A l’occasion des Journées philosophiques de l’Unesco (14-15 novembre 2012), Michel Tozzi, professeur émérite des universités en sciences de l’éducation à l’université Montpellier 3, a procédé à une démonstration de la méthode Connac-Delsol-Tozzi de philosophie avec les enfants – aussi appelée « Discussion à Visée Démocratique et Philosophique » (DVDP) – avec une classe de CM2 de l’école La Source de Meudon. Le thème de cet atelier philosophique était la violence.

La méthode Tozzi nécessite d’attribuer des rôles aux élèves participants : un président de séance qui distribue la parole, un secrétaire qui prend en note les arguments du débat, un reformulateur, des philosophes, et deux observateurs chargés de vérifier que chacun remplit son rôle de la manière attendue. Ces rôles peuvent changer au cours de l’atelier, pour permettre à chacun de prendre la parole.

« Un enfant peut commencer à réfléchir quand il commence à parler »

« Nous avons mis au point une méthode où l’enseignant n’intervient pas sur le fond mais intervient sur les exigences philosophiques, explique Michel Tozzi. L’originalité, c’est d’avoir deux visées : une visée démocratique qui s’inspire de la pédagogie institutionnelle, et qui va donner aux élèves un certain nombre de fonctions pour organiser le débat; et une visée philosophique, qui va consister à mettre en oeuvre un certain nombre de processus de pensée, qui sont autant d’exigences intellectuelles. Apprendre à poser des questions, apprendre à définir des notions, à faire des distinctions conceptuelles… et puis argumenter ce que l’on dit. »

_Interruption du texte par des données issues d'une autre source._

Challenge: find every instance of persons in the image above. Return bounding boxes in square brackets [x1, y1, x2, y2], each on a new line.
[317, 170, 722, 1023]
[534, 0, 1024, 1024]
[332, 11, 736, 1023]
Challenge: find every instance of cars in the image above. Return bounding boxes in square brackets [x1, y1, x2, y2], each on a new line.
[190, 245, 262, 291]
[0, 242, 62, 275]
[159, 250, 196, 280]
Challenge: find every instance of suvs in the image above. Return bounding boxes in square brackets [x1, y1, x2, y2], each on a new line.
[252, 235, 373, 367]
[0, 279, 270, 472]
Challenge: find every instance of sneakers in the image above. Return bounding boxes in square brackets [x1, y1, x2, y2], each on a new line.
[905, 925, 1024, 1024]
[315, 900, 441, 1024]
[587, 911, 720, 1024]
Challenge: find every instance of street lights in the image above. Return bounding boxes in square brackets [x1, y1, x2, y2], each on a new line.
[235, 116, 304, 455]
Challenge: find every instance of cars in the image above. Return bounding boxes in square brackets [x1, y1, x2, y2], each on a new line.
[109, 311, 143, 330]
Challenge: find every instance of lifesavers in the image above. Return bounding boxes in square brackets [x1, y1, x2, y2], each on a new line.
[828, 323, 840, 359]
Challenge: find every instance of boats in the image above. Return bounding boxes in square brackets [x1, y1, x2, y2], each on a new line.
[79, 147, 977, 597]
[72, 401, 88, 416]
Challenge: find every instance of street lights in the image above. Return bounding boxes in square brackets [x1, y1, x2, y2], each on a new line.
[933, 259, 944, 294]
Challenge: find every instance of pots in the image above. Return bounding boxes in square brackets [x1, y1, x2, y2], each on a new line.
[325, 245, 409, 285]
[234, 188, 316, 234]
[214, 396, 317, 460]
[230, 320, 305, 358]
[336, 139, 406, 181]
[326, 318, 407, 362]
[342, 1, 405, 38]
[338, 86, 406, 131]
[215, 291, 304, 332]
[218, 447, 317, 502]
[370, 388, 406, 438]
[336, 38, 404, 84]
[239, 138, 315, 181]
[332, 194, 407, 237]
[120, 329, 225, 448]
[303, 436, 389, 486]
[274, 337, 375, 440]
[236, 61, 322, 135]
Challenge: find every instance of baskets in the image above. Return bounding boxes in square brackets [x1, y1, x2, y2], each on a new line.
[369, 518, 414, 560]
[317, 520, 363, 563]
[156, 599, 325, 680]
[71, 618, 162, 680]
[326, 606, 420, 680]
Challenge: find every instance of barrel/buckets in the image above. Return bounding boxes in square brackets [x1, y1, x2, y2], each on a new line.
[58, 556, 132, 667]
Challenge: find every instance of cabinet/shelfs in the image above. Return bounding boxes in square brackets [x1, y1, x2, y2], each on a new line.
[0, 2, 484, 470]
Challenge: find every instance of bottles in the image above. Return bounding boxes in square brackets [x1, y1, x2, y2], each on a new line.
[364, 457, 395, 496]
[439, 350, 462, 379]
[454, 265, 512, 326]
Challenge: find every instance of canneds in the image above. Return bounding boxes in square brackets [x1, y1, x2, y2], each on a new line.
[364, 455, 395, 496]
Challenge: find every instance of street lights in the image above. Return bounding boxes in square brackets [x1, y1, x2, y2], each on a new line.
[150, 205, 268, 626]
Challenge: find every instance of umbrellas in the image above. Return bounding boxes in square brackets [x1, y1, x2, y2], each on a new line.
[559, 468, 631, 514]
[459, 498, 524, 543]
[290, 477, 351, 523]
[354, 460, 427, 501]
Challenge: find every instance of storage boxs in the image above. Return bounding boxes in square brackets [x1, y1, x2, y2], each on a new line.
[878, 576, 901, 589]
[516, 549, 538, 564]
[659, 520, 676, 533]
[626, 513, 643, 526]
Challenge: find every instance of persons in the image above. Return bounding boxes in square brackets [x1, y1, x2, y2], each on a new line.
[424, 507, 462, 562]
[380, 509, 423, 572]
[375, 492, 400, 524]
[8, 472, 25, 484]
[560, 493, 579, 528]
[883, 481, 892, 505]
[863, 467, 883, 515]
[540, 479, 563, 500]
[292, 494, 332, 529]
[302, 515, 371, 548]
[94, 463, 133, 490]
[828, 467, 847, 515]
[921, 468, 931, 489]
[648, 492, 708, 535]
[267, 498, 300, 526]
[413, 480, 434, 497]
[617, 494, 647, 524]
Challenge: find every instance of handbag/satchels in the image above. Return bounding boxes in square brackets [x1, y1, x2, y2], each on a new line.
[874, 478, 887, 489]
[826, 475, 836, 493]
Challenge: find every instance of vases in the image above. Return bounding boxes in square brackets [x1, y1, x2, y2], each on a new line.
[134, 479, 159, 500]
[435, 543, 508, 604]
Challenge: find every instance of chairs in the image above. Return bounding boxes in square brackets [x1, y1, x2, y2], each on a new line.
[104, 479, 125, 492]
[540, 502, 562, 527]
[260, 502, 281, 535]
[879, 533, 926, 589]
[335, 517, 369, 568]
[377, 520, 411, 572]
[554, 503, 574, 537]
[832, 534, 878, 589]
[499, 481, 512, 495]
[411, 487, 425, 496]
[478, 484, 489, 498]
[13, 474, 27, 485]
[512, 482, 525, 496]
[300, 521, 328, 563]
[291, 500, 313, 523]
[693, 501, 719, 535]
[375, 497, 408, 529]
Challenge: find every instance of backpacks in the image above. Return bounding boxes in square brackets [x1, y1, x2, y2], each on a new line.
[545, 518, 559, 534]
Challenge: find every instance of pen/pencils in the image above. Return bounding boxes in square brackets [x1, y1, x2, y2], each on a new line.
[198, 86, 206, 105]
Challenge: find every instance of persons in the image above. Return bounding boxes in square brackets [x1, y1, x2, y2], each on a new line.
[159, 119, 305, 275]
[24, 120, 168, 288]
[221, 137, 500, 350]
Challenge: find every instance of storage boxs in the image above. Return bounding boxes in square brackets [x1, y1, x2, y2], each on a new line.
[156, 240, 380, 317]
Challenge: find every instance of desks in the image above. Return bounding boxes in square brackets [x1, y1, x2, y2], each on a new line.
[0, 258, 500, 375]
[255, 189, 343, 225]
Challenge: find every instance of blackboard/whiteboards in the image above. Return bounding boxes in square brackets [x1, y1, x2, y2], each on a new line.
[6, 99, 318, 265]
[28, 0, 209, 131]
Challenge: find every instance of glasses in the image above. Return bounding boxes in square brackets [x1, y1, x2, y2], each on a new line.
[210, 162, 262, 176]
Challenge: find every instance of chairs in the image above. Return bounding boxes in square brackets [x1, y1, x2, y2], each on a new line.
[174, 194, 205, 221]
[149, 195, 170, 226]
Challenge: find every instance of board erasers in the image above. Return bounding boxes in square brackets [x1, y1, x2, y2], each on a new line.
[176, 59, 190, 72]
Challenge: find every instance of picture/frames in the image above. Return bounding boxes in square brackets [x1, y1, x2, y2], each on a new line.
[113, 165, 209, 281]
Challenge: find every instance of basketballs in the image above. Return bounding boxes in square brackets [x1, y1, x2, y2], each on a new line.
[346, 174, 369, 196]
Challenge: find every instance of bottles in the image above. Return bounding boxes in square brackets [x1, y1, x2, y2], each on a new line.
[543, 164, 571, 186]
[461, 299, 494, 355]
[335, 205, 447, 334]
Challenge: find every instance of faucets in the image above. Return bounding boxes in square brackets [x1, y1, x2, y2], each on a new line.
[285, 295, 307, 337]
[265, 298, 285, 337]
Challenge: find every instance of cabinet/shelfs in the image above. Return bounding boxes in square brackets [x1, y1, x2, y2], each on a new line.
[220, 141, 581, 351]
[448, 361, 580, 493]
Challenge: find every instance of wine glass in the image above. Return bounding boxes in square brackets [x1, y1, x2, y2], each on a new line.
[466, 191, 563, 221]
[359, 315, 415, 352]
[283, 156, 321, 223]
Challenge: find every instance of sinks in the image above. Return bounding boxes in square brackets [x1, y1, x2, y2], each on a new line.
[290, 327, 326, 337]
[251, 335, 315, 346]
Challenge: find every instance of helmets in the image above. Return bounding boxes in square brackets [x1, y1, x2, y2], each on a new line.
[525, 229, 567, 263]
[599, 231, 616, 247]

Si pour cette fois la discussion a eu lieu avec des élèves de CM2, il est possible, selon Michel Tozzi, de commencer cet apprentissage de la pensée autonome beaucoup plus tôt : « il n’y a pas de préalable pour commencer à réfléchir, affirme-t-il. Un enfant peut commencer à réfléchir quand il commence à parler, puisque parler, c’est déjà donner forme au monde. »

Ces sessions de discussion philosophiques ont de nombreux avantages pour les enfants, à commencer par l’acquisition d’une plus grande estime de soi, dans la mesure où on le considère moins comme un enfant que comme un individu à part entière, en lui donnant l’occasion d’exprimer ses idées et ses pensées.